For the exploration of feelings in the online questionnaire, the artist draws from the “Geneva Emotion and Odor Scale“ (GEOS). The GEOS provides a model with which to examine feelings experienced through smells in six different dimensions, with corresponding feeling terms, and thus goes beyond the traditional feeling classification as positive-negative or active-passive. The artist added a new dimension – ambiguous – to the GEOS and developed new feeling terms, as well as changed or rejected terms. She incorporated new terms that she collected in her olfactory dating performance Love Sweat Love (2016)and the Smell Feel Match (2019) test run.
On the one hand, Smell Feel Match critically questions specific research paradigms that are applied in the fields of psychology and neuroscience to explore the human perception of body scent. One of them is the focus on “pure” body odor by ruling out the use of any fragrant products. In addition, participants who regularly consume alcohol, smoke, take medication or hormones, eat garlic, onion or curry spices, as well as people with abnormal olfaction and women during specific times of their hormonal cycle, are often excluded from laboratory studies. All of these restrictions prove problematic in that they impede insights into the perception of the majority of people’s regular body scent signatures. Against this background, Smell Feel Match offers the possibility to explore the diversity of body scent to anyone who is interested.
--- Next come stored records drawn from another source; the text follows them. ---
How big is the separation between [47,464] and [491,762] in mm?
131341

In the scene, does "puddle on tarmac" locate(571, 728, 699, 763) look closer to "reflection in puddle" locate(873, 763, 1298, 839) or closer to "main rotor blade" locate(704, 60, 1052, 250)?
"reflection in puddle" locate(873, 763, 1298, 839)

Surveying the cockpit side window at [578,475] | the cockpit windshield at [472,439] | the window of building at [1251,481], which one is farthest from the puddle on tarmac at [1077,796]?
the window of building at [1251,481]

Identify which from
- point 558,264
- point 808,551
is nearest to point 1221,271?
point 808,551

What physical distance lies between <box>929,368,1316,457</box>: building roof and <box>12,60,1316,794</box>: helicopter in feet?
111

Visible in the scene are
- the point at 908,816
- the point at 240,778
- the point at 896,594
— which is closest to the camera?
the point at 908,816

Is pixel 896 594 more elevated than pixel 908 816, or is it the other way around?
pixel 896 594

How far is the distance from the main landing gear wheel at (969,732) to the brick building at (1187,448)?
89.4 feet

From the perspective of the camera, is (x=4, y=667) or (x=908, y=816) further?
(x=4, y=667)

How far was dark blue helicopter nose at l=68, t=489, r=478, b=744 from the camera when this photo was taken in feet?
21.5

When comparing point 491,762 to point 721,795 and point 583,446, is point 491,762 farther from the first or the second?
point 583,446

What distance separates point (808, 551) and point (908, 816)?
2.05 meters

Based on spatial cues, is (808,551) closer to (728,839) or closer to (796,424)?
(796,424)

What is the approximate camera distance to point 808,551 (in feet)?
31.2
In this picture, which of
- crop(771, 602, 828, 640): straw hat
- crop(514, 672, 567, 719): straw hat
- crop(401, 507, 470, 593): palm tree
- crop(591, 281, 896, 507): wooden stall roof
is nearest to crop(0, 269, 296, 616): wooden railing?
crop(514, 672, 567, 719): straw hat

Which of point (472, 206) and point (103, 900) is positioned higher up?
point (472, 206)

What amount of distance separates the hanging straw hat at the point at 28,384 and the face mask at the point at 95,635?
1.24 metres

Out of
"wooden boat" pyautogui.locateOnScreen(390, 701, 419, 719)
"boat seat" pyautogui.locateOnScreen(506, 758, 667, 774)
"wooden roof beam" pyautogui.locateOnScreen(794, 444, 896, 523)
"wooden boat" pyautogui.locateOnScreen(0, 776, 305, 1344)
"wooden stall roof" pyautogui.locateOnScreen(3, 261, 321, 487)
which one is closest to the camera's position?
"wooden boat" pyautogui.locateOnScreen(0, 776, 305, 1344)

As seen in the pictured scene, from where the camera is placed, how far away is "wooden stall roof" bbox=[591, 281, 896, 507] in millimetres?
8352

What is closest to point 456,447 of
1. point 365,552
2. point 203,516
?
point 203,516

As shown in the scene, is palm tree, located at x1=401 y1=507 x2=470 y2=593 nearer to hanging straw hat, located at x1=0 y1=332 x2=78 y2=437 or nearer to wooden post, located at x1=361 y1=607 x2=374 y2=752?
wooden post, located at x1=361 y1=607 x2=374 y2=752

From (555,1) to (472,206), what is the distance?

On the other hand, Smell Feel Match responds to contemporary practices of “othering,” which implies the demarcation of a person or group as “different” and not belonging to one’s own social group. This mental process seems to be ubiquitous in the current geopolitical climate of uncertainty and anxiety. By scrutinizing the perception of body scent, this project fosters awareness of others’ body scents, and self-awareness about our personal judgments towards others. Smell Feel Match spurs participants to ask themselves the following questions: How do I feel when perceiving someone’s smell? What does a body scent experience disclose about my perception of others? What role do body scents play in including and excluding people from my social circle? The decontextualized nature of the encounters with body scent – through the anonymized presentation of the samples in small glass jars – intends to counteract practices of “othering”.